> [Material for this task]:
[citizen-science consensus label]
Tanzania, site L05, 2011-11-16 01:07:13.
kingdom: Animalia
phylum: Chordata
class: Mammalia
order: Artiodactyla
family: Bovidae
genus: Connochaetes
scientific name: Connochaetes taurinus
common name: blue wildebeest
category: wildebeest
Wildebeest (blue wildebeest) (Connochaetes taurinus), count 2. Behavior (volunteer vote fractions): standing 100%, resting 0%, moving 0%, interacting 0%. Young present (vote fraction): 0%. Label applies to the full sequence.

> [What you need to do]:
Nothing should be missing: every line above must be reproduced exactly.

> [Response area]:
[citizen-science consensus label]
Tanzania, site L05, 2011-11-16 01:07:13.
kingdom: Animalia
phylum: Chordata
class: Mammalia
order: Artiodactyla
family: Bovidae
genus: Connochaetes
scientific name: Connochaetes taurinus
common name: blue wildebeest
category: wildebeest
Wildebeest (blue wildebeest) (Connochaetes taurinus), count 2. Behavior (volunteer vote fractions): standing 100%, resting 0%, moving 0%, interacting 0%. Young present (vote fraction): 0%. Label applies to the full sequence.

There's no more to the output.